Set problem 1: What lecture series does the article synopsis say was created in response to persisting disparities for women and minorities in STEM?

Provided passage:

AI Article Synopsis

  • Disparities for women and minorities in STEM persist despite evidence that diverse teams perform better, leading to the creation of the Diversity and Science Lecture series.
  • This platform showcases junior life scientists discussing their research while emphasizing diversity, equity, and inclusion topics, revealing that most speakers focus on interpersonal support and race/ethnicity issues.
  • The study also highlights less common but important discussions around sexual and gender identities, showing how overlapping identities can shape individual experiences and priorities in STEM, with the goal of enhancing understanding of speaker diversity.

Raw data:

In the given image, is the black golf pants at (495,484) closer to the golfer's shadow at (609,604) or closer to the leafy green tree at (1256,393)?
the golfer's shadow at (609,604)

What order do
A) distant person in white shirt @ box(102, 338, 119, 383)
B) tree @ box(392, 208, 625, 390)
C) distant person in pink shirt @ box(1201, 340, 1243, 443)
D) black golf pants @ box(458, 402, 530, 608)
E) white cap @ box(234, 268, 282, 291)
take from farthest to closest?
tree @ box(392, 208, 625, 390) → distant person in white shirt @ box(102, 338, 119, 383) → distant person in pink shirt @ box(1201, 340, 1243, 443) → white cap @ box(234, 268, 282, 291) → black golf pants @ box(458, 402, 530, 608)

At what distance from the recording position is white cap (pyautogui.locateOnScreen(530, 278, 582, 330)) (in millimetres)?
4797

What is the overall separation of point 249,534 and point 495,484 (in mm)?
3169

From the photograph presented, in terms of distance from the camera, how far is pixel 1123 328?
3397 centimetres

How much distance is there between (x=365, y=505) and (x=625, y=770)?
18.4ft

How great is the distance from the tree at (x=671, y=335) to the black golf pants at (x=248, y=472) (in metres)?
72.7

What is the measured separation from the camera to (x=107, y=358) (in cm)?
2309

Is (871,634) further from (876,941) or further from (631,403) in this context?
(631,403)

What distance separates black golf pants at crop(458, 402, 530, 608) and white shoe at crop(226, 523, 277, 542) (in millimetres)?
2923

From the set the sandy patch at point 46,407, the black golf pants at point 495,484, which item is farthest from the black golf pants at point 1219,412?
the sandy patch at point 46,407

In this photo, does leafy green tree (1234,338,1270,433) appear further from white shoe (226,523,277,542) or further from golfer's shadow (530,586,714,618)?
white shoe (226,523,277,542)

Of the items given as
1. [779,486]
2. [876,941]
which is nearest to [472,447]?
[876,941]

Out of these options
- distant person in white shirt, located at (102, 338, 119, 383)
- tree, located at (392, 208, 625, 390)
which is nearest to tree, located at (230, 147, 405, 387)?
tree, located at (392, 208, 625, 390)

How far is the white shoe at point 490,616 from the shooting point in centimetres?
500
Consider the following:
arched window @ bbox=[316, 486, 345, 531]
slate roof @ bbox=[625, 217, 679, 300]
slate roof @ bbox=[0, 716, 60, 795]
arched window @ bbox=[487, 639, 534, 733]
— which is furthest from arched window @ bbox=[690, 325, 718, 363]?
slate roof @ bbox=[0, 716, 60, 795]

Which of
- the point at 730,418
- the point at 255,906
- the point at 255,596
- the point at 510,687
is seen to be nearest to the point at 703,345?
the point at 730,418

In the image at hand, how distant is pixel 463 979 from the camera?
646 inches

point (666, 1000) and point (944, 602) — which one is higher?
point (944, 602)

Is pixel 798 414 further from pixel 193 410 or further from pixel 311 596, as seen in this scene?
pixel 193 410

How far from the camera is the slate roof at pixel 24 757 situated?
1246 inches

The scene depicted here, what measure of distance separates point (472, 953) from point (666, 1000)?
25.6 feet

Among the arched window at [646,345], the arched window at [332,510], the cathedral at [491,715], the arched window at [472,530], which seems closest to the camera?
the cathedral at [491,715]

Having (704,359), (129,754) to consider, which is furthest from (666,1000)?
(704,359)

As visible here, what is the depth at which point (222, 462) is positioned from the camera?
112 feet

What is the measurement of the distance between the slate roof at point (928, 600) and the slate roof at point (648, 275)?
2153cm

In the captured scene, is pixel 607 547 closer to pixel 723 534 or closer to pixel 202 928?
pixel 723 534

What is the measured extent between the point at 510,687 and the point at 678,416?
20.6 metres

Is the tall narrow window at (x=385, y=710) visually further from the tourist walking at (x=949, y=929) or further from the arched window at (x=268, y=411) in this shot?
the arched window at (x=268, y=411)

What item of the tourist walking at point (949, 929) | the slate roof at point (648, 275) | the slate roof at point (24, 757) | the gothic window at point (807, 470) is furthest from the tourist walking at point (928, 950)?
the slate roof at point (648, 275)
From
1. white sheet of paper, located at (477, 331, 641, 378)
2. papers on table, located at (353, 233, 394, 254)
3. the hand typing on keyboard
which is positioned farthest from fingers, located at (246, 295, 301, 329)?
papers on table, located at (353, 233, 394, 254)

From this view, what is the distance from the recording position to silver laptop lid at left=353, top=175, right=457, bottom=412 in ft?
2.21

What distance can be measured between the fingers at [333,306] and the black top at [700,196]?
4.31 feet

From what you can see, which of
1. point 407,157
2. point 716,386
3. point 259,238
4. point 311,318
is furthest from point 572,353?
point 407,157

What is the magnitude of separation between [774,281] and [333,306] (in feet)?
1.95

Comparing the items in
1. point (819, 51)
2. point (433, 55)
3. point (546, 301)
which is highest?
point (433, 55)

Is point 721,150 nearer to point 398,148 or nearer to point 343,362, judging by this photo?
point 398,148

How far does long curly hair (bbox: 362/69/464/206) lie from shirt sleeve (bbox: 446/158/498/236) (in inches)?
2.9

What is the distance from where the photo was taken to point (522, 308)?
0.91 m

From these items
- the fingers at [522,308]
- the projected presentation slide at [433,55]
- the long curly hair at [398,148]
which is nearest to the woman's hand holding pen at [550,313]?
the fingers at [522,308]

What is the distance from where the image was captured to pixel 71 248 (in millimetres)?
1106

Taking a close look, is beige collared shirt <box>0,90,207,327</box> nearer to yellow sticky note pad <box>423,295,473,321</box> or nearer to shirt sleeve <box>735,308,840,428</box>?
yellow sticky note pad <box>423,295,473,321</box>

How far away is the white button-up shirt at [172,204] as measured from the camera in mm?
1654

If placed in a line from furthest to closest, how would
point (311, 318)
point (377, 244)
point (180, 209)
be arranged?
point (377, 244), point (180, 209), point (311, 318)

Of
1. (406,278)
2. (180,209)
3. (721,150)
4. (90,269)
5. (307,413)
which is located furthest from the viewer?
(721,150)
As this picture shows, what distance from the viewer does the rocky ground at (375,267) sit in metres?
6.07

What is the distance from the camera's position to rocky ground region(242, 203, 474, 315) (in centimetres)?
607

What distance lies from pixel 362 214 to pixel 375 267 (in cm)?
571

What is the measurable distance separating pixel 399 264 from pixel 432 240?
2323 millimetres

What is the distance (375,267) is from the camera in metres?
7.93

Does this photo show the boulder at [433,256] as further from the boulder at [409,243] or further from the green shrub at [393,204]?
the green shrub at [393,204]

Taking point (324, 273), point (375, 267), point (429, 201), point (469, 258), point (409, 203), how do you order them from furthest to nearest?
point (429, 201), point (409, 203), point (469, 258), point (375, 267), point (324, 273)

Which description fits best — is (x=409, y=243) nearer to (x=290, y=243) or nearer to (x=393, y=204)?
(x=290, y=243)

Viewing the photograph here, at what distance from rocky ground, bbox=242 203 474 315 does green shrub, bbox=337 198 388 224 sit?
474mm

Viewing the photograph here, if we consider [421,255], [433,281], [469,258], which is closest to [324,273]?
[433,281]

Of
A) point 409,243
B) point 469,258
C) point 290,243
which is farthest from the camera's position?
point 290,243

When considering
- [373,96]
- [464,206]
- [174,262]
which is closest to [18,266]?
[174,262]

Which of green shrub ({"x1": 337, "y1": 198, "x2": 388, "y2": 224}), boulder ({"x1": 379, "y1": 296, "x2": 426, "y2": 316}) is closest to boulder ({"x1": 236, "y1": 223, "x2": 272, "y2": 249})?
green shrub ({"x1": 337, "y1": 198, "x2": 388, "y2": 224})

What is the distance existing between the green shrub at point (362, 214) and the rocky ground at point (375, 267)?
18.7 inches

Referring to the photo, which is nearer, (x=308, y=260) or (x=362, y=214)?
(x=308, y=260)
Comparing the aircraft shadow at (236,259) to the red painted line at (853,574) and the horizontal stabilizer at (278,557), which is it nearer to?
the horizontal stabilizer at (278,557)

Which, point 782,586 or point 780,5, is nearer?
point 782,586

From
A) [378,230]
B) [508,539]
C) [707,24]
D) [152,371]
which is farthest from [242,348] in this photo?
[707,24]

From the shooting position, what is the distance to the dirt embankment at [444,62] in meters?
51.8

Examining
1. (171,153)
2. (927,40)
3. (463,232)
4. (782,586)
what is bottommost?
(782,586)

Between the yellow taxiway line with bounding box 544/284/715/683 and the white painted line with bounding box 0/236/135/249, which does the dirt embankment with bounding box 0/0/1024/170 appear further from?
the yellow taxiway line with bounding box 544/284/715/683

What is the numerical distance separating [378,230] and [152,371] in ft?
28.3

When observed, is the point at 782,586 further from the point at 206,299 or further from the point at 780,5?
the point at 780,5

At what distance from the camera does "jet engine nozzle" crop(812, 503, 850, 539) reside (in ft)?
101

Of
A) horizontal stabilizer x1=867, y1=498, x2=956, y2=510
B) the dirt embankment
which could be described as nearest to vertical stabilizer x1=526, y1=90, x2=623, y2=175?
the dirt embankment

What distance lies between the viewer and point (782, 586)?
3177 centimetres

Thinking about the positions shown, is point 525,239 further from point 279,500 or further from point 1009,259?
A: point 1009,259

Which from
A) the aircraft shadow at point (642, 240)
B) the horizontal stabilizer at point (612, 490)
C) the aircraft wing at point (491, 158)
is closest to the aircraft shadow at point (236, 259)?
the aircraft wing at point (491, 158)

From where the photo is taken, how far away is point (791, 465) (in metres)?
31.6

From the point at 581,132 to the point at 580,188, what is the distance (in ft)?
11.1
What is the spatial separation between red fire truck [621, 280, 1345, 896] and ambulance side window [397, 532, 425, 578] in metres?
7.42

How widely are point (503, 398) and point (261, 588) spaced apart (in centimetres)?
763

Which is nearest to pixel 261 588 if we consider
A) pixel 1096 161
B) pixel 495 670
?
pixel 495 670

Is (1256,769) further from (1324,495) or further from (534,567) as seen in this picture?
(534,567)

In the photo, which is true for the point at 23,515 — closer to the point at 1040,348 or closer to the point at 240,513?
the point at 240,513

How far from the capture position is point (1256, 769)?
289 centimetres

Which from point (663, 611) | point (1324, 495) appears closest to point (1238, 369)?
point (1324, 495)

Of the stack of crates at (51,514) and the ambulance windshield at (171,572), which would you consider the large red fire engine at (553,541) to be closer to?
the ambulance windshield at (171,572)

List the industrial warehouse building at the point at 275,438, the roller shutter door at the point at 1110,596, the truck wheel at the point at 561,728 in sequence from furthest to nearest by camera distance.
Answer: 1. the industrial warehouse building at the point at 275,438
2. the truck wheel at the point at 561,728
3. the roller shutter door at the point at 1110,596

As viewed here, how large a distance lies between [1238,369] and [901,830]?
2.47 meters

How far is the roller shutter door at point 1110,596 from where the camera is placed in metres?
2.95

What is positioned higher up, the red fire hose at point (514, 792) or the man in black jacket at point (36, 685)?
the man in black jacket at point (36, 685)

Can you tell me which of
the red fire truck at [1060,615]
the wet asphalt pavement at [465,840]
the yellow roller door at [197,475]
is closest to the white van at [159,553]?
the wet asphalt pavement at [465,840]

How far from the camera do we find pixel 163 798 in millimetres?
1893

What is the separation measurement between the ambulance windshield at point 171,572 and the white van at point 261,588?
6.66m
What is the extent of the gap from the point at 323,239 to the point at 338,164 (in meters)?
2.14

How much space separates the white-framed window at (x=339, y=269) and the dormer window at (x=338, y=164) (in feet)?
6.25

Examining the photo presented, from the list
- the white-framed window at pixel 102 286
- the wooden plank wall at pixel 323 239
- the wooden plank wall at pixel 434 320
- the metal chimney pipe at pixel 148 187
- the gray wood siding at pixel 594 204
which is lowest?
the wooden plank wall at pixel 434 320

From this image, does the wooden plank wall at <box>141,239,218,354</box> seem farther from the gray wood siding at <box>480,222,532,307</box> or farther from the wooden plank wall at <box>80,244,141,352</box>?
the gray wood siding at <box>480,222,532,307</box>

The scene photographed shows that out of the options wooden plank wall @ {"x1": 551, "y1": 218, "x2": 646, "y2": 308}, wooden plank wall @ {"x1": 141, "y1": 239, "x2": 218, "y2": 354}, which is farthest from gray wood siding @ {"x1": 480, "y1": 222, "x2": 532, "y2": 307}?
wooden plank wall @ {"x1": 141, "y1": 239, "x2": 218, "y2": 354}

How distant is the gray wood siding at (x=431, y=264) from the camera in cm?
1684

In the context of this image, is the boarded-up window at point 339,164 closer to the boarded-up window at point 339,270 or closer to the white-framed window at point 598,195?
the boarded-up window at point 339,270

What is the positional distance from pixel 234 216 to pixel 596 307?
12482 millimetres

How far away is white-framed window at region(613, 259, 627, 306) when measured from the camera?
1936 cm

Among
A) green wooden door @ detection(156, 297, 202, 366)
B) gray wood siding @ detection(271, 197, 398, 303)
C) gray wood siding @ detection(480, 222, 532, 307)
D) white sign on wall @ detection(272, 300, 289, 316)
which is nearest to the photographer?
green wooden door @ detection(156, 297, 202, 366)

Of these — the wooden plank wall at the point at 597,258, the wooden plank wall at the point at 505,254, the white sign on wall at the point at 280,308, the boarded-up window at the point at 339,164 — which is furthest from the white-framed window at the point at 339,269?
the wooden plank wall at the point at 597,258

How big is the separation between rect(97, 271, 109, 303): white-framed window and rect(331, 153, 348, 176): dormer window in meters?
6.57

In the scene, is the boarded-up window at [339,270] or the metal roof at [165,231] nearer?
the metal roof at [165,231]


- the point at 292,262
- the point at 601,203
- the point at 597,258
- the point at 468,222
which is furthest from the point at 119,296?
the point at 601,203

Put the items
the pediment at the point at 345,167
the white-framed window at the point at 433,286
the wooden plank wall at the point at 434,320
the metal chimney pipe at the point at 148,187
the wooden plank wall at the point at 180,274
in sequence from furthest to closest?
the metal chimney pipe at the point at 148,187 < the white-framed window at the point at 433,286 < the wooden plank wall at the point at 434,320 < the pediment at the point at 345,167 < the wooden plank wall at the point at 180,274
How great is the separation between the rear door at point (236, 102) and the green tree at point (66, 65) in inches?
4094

Set problem 2: Rename "boulder" to "rock" in the listing. Start at the line that has "What is the distance (375,267)", stop after the line that has "point (429, 201), point (409, 203), point", and give only those lines.

Full solution 1: The Diversity and Science Lecture series.

Full solution 2:
What is the distance (375,267) is from the camera in metres?
7.93

Does this photo show the rock at [433,256] as further from the rock at [409,243] or further from the green shrub at [393,204]?
the green shrub at [393,204]

Taking point (324, 273), point (375, 267), point (429, 201), point (469, 258), point (409, 203), how do you order them from furthest to nearest?
point (429, 201), point (409, 203), point (469, 258), point (375, 267), point (324, 273)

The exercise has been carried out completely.